Online Adaptive Policy Selection in Time-Varying Systems: No-Regret via Contractive Perturbations
Yiheng Lin, James A. Preiss, Emile Anand, Yingying Li, Yisong Yue, Adam Wierman
Caltech
NeurIPS 2023 (to appear).
https://arxiv.org/abs/2210.12320

To reproduce the plots in the manuscript:

Create the Anaconda environment (or get the required packages some other way):
```
conda env create -f environment.yml
conda activate gaps
```
Run the experiments in parallel. This will take a while - about 30 minutes on an old Mac laptop.
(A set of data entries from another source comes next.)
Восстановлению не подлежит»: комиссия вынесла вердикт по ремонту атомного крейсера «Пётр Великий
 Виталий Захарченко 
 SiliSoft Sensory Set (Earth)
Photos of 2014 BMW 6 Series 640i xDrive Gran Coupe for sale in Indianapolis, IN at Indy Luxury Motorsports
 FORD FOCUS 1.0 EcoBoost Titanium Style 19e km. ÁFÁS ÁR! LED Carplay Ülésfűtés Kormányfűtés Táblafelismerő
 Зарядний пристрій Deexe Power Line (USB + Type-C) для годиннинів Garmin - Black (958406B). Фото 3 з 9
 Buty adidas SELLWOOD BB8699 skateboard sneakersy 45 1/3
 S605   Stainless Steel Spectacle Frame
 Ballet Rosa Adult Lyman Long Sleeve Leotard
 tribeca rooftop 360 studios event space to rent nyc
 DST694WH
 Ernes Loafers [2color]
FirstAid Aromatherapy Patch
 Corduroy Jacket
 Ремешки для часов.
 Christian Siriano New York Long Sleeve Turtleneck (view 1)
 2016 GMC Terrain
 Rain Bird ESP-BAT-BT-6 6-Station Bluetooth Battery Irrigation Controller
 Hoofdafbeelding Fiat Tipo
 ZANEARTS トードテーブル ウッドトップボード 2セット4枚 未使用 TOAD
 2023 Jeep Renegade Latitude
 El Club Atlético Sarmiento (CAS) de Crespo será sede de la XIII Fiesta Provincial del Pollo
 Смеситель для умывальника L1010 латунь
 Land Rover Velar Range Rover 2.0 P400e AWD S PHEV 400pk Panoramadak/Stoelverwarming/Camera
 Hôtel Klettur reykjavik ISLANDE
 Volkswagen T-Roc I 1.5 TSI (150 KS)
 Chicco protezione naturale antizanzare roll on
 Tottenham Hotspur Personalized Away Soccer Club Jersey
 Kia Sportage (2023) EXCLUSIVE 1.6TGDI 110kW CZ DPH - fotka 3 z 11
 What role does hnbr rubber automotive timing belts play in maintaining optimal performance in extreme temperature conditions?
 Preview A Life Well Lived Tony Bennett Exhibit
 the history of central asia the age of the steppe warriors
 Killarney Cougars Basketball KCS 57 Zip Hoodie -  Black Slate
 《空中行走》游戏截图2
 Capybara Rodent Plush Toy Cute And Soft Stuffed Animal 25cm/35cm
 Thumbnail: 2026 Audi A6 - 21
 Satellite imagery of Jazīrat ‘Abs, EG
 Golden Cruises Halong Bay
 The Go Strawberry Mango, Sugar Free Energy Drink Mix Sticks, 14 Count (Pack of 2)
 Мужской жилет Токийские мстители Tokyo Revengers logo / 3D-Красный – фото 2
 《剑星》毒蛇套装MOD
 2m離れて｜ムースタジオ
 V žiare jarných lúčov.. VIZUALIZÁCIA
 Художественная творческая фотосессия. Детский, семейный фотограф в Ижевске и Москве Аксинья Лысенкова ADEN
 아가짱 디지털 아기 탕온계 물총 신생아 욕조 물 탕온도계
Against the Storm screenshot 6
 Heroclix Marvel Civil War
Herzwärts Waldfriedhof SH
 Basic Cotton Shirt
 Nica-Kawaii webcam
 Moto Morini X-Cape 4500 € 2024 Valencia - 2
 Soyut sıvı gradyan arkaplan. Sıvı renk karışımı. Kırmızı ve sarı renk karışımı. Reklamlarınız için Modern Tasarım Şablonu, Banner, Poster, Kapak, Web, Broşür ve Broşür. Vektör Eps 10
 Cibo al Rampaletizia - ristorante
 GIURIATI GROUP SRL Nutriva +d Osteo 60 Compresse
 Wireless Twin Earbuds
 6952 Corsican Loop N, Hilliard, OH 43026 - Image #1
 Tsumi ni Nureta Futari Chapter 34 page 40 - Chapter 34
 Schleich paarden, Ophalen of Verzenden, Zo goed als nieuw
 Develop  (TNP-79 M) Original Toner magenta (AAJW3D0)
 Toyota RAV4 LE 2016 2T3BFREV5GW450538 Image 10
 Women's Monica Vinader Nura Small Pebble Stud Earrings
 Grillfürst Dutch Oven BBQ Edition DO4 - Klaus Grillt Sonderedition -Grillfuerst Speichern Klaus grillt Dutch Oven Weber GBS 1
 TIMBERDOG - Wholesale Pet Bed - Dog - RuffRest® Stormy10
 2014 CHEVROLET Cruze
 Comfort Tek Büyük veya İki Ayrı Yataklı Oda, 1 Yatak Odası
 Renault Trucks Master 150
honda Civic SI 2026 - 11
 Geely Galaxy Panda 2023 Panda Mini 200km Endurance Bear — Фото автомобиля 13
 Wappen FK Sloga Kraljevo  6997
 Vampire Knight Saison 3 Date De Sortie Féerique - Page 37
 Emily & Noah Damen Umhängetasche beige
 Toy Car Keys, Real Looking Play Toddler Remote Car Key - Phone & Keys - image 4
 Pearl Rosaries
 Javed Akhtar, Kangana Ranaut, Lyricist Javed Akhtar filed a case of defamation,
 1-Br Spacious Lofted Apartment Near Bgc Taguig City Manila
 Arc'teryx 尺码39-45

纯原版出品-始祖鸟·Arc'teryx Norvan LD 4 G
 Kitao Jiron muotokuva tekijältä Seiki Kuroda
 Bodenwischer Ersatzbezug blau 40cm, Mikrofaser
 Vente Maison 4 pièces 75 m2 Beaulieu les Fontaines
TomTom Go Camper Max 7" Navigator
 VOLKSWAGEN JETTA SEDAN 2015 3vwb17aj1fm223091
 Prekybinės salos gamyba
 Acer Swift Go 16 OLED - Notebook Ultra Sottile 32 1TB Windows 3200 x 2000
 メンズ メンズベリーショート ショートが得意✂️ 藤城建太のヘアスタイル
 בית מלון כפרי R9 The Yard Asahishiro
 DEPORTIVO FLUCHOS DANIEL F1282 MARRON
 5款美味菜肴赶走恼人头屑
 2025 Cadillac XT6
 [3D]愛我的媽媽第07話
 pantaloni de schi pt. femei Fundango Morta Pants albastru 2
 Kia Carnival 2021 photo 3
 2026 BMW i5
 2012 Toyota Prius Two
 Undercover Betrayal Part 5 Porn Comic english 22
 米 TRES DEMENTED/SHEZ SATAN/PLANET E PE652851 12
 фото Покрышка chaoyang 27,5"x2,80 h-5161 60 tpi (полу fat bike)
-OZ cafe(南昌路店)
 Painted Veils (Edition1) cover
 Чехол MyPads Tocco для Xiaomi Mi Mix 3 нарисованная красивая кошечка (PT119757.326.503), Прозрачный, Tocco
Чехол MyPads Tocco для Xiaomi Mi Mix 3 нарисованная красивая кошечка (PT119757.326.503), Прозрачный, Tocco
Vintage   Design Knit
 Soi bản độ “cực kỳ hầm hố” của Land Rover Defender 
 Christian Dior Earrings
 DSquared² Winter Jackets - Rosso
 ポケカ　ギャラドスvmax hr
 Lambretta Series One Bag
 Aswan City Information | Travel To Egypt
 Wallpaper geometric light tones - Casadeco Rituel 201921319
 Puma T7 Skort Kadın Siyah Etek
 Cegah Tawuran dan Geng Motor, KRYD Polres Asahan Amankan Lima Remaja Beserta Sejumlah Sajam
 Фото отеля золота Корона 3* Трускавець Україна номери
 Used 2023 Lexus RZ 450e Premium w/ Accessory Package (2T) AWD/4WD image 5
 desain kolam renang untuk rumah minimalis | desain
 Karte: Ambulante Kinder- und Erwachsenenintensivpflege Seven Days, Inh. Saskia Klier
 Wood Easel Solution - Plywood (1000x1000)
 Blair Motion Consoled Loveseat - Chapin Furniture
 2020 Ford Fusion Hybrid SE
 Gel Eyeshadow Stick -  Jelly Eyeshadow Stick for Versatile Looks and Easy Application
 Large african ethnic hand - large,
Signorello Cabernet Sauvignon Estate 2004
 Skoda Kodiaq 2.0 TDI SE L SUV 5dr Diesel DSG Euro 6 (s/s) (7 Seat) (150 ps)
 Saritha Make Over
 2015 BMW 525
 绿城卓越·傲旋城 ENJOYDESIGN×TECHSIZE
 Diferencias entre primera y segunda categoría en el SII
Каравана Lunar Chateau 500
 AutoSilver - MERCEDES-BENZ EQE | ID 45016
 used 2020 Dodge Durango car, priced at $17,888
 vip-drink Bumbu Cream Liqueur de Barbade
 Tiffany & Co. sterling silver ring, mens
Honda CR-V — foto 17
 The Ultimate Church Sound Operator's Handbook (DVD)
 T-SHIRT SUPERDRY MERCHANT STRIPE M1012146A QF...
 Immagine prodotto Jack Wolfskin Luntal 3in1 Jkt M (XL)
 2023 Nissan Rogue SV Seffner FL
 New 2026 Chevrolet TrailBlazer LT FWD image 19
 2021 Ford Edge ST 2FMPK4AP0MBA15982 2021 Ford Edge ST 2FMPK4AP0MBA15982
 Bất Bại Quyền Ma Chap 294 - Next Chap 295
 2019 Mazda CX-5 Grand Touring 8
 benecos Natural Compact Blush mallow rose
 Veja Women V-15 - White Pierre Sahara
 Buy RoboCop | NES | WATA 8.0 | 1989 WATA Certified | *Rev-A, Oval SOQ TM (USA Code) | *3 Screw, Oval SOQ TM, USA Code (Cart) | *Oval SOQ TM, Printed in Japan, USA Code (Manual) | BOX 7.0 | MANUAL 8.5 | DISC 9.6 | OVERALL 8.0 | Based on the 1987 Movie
The system may become unresponsive.
```
make -j
```
Examine output in the plots/ directory.

Code structure

Algorithms / Library

GAPS.py: main algorithm of the manuscript
discrete.py, exp3.py: bandit-based algorithm for MPC horizon selection
MPCLTI.py, lineartracking.py: MPC algorithm and linear dynamical system "environment"
label_lines.py (third-party), util.py: utilities

Experiments

lambda_confident.py: Experiment 1 - MPC scalar confidence tuning, GAPS vs. baseline
pendulum.py: Experiment 2 - Linear controller in nonlinear system, GAPS vs. LQR
discrete_vs_cts.py: Experiment 3 (appendix) - GAPS MPC multi-step confidence tuning vs. bandit MPC horizon tuning
gaps_vs_ocom.py: Computation time experiment (appendix) - Computation time experiment vs. another gradient approximation [1]
Any *plot*.py: Plots data written to file by one of the experiments above.

Other

Makefile: Establishes data-to-plot pipeline dependencies between files.
environment.yml: Anaconda environment.